To execute MLIR on GPUs, I compiled the test.mlir
file. The following is part of the IR :
func @test(){
%cst_0 = arith.constant 0.0 : f32
%2 = memref.alloc() {alignment = 16 : i64} : memref<1x6x28x28xf32>
affine.for %arg1 = 0 to 1 {
affine.for %arg2 = 0 to 6 {
affine.for %arg3 = 0 to 28 {
affine.for %arg4 = 0 to 28 {
··················
memref.store %15, %2[%arg1, %arg2, %arg3, %arg4] : memref<1x6x28x28xf32>
··················
}}}}
affine.for %arg1 = 0 to 1 {
affine.for %arg2 = 0 to 6 {
affine.for %arg3 = 0 to 28 {
affine.for %arg4 = 0 to 28 {
··················
%11 = memref.load %2[%arg1, %arg2, %arg3, %arg4] : memref<1x6x28x28xf32>
··················
}}}}
return
}
Using the --convert-affine-for-to-gpu --lower-affine --convert-scf-to-cf --gpu-kernel-outlining --pass-pipeline="gpu.module(strip-debuginfo, convert-gpu-to-nvvm, gpu-to-cubin)" -gpu-to-llvm
, I compiled the test.mlir
down to a binary and executed.
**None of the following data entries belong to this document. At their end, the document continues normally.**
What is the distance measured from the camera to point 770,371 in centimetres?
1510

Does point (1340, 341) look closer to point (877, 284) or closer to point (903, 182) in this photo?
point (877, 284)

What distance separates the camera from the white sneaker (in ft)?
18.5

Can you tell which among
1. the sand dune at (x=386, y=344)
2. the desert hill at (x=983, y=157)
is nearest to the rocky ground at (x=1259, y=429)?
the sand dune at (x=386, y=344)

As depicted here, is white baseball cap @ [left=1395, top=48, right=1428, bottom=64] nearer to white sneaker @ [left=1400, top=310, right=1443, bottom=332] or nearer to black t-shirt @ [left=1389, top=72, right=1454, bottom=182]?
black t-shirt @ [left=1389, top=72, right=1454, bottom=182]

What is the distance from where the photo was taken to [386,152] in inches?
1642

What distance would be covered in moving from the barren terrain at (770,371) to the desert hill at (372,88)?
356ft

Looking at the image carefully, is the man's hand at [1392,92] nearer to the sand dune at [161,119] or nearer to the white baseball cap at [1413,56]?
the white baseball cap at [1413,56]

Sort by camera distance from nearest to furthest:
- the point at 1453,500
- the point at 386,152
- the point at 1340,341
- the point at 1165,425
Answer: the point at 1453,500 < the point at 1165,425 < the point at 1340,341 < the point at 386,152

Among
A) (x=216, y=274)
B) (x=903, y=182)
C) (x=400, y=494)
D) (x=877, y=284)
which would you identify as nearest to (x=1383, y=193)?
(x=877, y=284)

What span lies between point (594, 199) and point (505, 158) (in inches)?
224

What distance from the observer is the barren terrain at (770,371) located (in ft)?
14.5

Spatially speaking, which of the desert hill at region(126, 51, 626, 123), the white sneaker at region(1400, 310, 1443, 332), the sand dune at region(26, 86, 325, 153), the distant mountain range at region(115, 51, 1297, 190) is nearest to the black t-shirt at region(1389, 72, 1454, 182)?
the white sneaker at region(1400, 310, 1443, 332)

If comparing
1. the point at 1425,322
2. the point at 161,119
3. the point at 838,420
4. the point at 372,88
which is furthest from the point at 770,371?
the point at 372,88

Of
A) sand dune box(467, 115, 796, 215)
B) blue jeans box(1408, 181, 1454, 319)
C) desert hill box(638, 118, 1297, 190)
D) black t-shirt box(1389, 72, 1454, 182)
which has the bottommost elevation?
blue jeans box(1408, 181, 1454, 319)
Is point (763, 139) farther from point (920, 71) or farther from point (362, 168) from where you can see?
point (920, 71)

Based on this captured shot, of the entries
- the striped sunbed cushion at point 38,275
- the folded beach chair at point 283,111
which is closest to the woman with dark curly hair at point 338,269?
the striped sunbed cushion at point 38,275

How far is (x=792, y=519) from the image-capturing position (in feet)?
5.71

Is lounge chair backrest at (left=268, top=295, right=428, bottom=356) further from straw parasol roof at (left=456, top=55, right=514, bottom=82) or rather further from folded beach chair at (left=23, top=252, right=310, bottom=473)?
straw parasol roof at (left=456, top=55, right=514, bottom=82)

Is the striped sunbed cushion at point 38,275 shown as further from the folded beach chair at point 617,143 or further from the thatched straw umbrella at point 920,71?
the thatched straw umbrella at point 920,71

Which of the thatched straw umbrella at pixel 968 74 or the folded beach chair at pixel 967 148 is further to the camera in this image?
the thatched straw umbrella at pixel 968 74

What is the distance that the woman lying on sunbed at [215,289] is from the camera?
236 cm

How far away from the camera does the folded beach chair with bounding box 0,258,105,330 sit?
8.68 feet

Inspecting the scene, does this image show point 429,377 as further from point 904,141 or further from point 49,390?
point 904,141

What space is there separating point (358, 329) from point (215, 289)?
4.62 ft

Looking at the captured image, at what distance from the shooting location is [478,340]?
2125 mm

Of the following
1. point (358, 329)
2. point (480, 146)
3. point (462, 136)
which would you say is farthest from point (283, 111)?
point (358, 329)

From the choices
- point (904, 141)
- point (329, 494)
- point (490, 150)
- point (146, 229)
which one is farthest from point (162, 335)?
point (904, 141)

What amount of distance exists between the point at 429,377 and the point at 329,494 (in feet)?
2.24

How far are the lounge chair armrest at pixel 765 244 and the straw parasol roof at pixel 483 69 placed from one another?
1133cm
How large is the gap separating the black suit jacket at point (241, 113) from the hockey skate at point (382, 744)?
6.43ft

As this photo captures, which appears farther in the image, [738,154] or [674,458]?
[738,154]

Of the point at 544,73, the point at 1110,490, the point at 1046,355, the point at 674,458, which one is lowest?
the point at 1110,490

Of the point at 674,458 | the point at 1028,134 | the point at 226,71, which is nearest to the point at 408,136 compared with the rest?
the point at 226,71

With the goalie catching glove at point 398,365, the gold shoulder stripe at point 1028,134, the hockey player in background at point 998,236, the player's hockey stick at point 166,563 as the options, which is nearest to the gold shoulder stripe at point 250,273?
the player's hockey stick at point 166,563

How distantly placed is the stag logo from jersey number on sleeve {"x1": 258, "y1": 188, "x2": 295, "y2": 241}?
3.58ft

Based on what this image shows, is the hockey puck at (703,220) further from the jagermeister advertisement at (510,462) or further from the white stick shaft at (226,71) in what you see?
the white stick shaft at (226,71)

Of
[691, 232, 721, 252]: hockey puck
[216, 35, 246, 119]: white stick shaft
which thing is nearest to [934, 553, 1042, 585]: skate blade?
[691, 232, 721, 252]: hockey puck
The error occurs:
'cuStreamSynchronize(stream)' failed with 'CUDA_ERROR_ILLEGAL_ADDRESS'
'cuStreamDestroy(stream)' failed with 'CUDA_ERROR_ILLEGAL_ADDRESS'
'cuModuleUnload(module)' failed with 'CUDA_ERROR_ILLEGAL_ADDRESS'
'cuModuleLoadData(&module, data)' failed with 'CUDA_ERROR_ILLEGAL_ADDRESS'
'cuModuleGetFunction(&function, module, name)' failed with 'CUDA_ERROR_INVALID_HANDLE'
'cuStreamCreate(&stream, CU_STREAM_NON_BLOCKING)' failed with 'CUDA_ERROR_ILLEGAL_ADDRESS'
'cuLaunchKernel(function, gridX, gridY, gridZ, blockX, blockY, blockZ, smem, stream, params, extra)' failed with 'CUDA_ERROR_INVALID_HANDLE'
'cuStreamSynchronize(stream)' failed with 'CUDA_ERROR_INVALID_HANDLE'
'cuStreamDestroy(stream)' failed with 'CUDA_ERROR_INVALID_HANDLE'
'cuModuleUnload(module)' failed with 'CUDA_ERROR_INVALID_HANDLE'
I wonder if the %2 = memref.alloc()
operation causes the CUDA_ERROR_ILLEGAL_ADDRESS
, which is the host code. When compiled to GPU beckend , the memory address is not registered to GPU. By the way, how can I allocate GPU memory in mlir dialect ?